What a North American oil slowdown means for global supply

The most important thing you need to understand about the coming oil production cutbacks is where they are going to come from, namely Canada and the United States.

Matt Slocum/AP/File
A pump-jack works in an oil field in Van, Texas.

What the current oil price slump means for world oil supply is starting to emerge. "Layoffs," "cutbacks," "delays," and "cancellations" are words one sees in headlines concerning the oil industry every day. That can only mean one thing in the long run: less supply later on than would otherwise have been the case.

But perhaps the most important thing you need to understand about the coming oil production cutbacks is where they are going to come from, namely Canada and the United States.

Why is this important? For one very simple reason. Without growth in production from these two countries, world oil production (crude oil plus lease condensate which is the definition of oil) from the first quarter of 2005 through the third quarter of 2014 would have declined 513,000 barrels per day. That's right, declined. Including Canada and the United States, oil production rose just under 4 million barrels per day.

That means substantial cutbacks in the development of new oil production in Canada and the United States could lead to flat or falling worldwide oil production.

But, why will any oil production cutbacks come primarily from Canada and the United States? For another very simple reason. Post-2005 oil production growth in these countries came from high-cost deposits in Canada's tar sands and in America's tight oil plays. New production from these high-cost resources simply isn't profitable to develop in most locations at current prices.

Of course, there are various figures floating around about what price level will allow new production to proceed profitably in these deposits. Some of those figures closely match current oil prices. But, we should look at what the oil companies are doing, not what they are saying. And, what they are doing is cutting back and cutting back drastically. Recent U.S. rig counts dropped the most since 1991, and rigs are being withdrawn from the very areas that were responsible for the tight oil boom.

 

Earlier in January Canada's largest oil company and a major oil producer in the tar sands, Suncor Energy Inc., announced layoffs, a cut in its capital budget and delays in new projects. Others are doing the same.

If the low prices continue, even more of the previously anticipated new production from these deposits will be delayed while production continues to shrink in the rest of the world. The twin North American engines for growth in the world's oil supply would stall.

If the world economy goes into a long-term slowdown or recession, then oil demand will ease further. That would mean lower prices would stick around for a while. But eventually, when growth accelerates, the pressure on constrained supplies may become acute and prices could spike.
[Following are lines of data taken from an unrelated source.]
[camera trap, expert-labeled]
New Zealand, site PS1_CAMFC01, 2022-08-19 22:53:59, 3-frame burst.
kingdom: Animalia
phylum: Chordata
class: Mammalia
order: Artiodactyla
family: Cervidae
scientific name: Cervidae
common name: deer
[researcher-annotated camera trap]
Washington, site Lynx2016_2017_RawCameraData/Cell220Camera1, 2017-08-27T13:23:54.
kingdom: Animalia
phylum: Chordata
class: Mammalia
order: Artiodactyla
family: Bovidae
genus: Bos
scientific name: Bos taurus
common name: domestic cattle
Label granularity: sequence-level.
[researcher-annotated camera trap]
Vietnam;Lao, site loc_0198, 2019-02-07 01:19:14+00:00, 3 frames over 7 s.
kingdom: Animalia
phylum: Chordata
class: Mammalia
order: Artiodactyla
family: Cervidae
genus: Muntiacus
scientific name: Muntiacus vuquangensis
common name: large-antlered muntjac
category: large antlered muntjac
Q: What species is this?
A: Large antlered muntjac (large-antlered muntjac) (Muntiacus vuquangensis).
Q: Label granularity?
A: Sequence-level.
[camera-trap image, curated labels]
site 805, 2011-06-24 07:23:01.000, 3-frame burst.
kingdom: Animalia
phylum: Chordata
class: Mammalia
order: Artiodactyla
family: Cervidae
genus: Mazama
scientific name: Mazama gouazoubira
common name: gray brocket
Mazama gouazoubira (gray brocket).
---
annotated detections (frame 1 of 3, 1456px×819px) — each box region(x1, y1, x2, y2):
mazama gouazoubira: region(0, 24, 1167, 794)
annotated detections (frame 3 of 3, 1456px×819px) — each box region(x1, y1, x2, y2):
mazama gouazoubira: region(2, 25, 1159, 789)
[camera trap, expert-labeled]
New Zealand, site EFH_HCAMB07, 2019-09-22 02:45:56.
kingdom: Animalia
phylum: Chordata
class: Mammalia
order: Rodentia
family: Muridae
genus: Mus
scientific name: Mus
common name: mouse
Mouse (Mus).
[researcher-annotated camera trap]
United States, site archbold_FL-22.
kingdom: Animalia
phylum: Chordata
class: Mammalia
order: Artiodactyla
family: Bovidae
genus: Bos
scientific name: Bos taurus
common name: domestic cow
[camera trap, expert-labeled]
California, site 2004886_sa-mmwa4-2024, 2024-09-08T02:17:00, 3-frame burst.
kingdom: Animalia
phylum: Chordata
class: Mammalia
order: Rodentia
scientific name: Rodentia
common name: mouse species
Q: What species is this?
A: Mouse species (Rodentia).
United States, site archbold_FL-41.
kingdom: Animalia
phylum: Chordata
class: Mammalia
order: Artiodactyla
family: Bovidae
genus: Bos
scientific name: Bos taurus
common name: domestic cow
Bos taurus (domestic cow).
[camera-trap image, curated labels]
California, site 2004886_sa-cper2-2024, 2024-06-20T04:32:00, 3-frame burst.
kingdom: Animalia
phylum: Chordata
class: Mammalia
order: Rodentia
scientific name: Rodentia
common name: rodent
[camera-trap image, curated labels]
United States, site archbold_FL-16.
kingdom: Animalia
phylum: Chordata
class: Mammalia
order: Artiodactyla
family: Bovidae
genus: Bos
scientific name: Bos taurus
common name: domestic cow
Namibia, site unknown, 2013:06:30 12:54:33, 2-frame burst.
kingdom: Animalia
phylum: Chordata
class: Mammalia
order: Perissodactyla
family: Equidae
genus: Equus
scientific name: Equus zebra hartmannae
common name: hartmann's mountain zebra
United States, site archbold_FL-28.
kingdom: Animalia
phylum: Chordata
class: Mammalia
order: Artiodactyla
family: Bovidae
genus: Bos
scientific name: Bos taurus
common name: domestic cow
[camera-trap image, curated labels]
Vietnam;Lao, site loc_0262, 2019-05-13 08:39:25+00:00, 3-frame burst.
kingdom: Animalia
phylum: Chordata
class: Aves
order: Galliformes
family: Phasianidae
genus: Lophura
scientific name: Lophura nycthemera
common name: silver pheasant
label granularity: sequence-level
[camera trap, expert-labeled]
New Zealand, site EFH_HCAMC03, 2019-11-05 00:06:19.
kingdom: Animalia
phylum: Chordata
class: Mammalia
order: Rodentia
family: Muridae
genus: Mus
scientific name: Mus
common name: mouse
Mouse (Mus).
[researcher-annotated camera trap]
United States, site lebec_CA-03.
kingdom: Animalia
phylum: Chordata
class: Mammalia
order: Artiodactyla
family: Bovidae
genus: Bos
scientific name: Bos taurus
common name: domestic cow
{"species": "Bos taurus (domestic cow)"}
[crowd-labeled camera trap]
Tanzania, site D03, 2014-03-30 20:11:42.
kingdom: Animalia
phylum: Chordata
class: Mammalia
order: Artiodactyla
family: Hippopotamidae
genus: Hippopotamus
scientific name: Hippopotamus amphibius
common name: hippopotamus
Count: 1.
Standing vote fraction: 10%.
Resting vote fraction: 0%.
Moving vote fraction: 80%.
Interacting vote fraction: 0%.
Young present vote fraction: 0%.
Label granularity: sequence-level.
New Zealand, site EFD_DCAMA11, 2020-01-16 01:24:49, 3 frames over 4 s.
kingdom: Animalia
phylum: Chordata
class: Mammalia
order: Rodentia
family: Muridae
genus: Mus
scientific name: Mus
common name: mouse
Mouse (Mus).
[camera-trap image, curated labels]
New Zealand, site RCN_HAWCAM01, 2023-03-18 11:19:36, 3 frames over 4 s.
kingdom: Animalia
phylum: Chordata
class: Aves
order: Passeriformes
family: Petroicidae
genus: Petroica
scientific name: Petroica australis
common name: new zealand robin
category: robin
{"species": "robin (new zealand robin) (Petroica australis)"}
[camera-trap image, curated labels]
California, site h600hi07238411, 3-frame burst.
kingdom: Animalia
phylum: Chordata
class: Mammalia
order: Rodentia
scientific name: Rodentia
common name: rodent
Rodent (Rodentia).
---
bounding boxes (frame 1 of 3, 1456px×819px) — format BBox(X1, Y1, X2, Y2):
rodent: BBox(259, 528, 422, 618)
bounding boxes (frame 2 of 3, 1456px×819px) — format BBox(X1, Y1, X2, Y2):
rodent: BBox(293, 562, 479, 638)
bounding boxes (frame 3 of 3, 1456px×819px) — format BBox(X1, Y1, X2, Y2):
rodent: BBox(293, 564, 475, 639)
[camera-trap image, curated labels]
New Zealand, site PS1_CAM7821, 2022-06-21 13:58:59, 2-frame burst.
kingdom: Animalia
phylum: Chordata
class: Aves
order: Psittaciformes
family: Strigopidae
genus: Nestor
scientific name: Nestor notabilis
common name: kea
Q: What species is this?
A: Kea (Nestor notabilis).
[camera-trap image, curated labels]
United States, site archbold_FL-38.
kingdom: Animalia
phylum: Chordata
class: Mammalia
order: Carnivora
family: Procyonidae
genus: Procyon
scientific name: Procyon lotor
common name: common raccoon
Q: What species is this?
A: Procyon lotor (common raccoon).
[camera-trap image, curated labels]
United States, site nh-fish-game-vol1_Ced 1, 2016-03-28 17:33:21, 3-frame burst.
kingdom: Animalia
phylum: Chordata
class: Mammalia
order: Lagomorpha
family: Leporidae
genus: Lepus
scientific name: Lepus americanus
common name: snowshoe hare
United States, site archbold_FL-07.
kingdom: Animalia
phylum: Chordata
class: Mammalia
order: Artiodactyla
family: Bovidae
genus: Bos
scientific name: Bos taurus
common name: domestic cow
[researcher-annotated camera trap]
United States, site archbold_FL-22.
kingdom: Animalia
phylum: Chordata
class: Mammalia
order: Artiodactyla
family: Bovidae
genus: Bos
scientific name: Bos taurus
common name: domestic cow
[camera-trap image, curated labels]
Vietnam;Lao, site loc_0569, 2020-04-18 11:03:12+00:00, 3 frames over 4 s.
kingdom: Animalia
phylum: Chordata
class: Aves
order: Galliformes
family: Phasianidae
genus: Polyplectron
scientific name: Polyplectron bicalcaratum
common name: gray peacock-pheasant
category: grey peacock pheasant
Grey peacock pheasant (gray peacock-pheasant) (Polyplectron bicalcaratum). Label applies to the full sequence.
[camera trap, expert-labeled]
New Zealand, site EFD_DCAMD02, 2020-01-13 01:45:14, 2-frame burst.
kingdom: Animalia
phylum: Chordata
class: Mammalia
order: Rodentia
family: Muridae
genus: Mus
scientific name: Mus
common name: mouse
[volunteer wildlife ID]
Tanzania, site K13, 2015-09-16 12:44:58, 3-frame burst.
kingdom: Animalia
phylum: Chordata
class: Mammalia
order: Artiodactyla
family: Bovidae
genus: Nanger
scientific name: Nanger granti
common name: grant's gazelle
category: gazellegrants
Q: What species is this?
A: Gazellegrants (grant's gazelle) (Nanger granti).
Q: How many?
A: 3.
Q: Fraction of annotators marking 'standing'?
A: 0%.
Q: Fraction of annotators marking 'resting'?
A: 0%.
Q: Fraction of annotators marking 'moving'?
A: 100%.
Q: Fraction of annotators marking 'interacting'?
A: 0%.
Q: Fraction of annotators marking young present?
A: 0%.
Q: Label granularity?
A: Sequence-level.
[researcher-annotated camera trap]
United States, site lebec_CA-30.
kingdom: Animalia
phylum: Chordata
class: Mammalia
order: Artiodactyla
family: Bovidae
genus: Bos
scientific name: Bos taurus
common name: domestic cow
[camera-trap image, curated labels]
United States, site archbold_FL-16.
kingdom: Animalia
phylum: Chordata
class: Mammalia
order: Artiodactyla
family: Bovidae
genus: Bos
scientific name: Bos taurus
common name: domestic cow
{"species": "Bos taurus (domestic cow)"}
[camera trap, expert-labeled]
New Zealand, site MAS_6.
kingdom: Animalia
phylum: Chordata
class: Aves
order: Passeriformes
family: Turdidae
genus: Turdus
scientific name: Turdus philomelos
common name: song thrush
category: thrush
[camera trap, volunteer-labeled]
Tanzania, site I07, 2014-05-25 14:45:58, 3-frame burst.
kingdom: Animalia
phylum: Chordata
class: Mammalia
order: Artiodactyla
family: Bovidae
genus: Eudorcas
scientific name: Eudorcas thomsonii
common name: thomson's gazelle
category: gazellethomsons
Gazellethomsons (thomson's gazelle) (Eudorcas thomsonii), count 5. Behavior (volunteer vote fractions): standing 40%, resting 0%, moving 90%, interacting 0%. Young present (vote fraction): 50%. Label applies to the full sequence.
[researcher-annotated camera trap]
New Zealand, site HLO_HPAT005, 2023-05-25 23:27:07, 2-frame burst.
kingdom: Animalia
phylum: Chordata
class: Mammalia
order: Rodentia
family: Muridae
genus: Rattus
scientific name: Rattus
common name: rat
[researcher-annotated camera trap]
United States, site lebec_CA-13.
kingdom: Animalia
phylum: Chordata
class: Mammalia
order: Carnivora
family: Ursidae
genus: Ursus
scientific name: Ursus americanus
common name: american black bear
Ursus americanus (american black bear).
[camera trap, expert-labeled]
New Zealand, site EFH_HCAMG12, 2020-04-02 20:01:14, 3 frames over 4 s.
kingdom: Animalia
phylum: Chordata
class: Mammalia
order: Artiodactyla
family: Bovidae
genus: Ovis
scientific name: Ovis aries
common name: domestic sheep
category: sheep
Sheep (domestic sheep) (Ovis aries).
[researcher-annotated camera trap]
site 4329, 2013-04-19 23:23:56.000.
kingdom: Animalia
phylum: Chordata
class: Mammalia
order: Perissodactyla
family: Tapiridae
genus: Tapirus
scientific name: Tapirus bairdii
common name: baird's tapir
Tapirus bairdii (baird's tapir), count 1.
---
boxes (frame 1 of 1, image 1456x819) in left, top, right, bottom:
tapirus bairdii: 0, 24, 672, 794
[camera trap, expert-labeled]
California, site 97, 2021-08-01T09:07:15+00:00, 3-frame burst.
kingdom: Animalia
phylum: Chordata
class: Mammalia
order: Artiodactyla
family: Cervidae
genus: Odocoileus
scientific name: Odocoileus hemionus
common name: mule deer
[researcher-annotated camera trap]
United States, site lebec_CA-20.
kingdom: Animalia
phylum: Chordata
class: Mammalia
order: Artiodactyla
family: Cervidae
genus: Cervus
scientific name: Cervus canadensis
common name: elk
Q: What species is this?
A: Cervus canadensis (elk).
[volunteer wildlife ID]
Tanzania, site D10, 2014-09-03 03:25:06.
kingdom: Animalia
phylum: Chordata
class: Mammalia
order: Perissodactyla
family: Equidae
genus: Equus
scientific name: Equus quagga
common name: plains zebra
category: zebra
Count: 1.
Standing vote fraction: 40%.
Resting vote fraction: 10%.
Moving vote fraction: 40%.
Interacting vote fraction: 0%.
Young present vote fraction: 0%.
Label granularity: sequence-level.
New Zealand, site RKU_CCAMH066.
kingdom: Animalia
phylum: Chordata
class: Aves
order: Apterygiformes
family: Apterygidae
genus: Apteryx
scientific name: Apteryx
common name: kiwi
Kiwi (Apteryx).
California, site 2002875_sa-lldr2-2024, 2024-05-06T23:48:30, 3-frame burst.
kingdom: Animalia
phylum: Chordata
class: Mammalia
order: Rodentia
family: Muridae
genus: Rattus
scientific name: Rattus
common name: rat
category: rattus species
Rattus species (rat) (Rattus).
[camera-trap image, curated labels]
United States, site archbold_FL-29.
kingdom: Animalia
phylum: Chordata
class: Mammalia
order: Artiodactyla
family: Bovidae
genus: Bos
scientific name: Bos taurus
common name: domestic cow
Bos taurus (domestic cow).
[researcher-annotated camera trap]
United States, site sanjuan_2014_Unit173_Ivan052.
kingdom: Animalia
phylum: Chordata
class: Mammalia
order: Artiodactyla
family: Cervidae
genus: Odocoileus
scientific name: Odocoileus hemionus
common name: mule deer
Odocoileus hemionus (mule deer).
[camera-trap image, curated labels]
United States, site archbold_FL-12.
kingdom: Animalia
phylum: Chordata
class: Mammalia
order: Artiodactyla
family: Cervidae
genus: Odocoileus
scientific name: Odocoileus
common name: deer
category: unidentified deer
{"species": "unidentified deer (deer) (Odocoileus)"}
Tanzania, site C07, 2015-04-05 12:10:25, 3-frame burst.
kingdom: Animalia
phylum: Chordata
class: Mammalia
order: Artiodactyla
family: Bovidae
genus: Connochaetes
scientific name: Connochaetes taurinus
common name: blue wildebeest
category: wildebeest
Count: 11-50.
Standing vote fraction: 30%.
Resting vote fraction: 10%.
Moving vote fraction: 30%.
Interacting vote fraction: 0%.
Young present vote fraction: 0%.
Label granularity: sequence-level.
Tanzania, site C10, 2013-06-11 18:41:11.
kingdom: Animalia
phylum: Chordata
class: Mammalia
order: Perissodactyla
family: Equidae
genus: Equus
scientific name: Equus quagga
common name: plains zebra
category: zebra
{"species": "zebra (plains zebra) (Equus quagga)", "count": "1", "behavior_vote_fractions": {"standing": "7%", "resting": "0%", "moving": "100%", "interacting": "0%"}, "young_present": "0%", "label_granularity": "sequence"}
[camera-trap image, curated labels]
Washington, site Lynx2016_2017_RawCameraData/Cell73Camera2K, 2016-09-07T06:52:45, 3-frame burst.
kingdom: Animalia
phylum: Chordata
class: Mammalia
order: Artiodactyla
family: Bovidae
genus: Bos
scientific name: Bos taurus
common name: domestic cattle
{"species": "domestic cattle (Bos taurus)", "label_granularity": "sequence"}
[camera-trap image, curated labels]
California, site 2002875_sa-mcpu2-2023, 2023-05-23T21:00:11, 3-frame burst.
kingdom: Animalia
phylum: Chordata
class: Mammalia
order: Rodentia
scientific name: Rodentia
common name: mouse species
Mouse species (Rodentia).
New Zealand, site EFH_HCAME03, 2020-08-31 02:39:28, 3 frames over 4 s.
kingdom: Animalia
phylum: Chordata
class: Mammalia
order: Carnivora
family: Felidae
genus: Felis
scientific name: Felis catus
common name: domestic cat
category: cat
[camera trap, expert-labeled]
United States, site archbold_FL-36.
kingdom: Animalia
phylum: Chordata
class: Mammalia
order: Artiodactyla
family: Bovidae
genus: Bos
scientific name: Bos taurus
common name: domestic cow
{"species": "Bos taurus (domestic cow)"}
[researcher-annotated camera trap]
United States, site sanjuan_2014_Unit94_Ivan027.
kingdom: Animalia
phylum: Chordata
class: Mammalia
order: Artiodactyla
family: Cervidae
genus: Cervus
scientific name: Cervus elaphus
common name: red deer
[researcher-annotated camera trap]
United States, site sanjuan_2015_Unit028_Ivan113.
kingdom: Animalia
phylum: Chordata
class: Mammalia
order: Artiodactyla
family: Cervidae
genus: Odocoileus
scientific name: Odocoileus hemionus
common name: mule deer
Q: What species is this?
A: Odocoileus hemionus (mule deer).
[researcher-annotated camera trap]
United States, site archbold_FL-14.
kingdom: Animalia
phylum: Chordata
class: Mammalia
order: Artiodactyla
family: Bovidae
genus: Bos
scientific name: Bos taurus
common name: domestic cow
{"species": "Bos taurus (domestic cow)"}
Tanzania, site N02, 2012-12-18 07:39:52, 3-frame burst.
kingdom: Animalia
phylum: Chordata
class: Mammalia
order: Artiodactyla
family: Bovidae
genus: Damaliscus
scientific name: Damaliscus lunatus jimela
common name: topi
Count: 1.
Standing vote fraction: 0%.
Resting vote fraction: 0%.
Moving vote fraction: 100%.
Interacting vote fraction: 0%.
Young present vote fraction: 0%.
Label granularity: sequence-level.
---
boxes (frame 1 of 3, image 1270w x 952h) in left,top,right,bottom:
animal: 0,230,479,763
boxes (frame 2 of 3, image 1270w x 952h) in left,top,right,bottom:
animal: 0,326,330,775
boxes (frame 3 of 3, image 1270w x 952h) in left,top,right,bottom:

By then, much of the workforce and machinery needed to increase production will be idle. But, probably more important, lenders and investors will be reluctant to risk money on tight oil and tar sands projects that only brought them grief the last time around. In all likelihood lack of capital will be the primary hurdle for Canadian and American operators when they attempt once again to ramp up production.

Even if oil prices recover soon to levels that would normally reassure lenders and investors, the growth in new production of U.S. tight oil and Canadian tar sands oil may only return to the hypercaffeinated rates of last summer several years from now after the memory of the recent financial carnage has faded.

Each day that oil prices stay low heightens the risk that the world will soon experience flat or falling worldwide oil production--something the oil supply optimists said simply couldn't happen with these new oil resources now available to us.